**Dataset rows**:
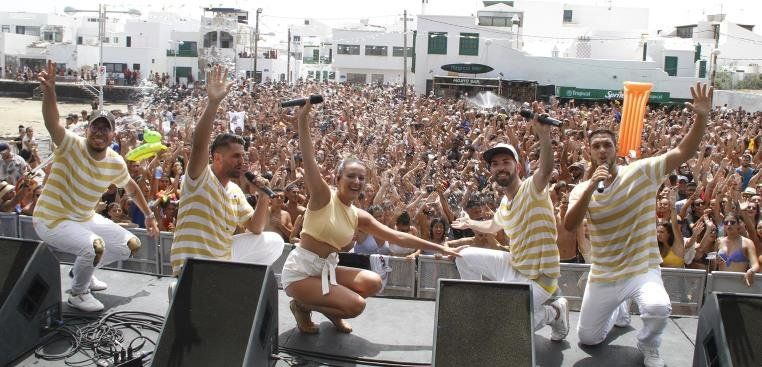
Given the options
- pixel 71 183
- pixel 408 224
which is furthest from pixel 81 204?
pixel 408 224

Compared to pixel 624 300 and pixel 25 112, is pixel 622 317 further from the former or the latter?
pixel 25 112

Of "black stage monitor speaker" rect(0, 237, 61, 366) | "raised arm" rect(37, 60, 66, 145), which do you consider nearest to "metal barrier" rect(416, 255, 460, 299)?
"black stage monitor speaker" rect(0, 237, 61, 366)

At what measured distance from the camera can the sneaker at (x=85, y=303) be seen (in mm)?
5051

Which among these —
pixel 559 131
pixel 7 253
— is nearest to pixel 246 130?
pixel 559 131

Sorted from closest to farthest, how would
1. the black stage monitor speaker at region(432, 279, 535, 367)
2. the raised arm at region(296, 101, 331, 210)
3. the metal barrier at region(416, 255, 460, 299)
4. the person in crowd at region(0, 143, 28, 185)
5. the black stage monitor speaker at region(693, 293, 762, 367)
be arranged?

**Exercise directions**: Copy out all of the records above word for word, leaving out the pictures.

**Answer in full**:
Given the options
- pixel 71 183
- pixel 408 224
which is furthest from pixel 81 204?
pixel 408 224

Compared to pixel 624 300 and pixel 25 112, is pixel 622 317 further from the former or the latter?
pixel 25 112

Of "black stage monitor speaker" rect(0, 237, 61, 366) | "raised arm" rect(37, 60, 66, 145), which do you consider nearest to "metal barrier" rect(416, 255, 460, 299)?
"black stage monitor speaker" rect(0, 237, 61, 366)

At what measured distance from the camera can the sneaker at (x=85, y=303) be seen (in mm)?
5051

Which among these —
pixel 559 131
pixel 7 253
— is nearest to pixel 246 130?
pixel 559 131

Sorted from closest to farthest, how would
1. the black stage monitor speaker at region(432, 279, 535, 367)
2. the raised arm at region(296, 101, 331, 210)
3. the metal barrier at region(416, 255, 460, 299)
4. the person in crowd at region(0, 143, 28, 185)
5. the black stage monitor speaker at region(693, 293, 762, 367)
be arranged?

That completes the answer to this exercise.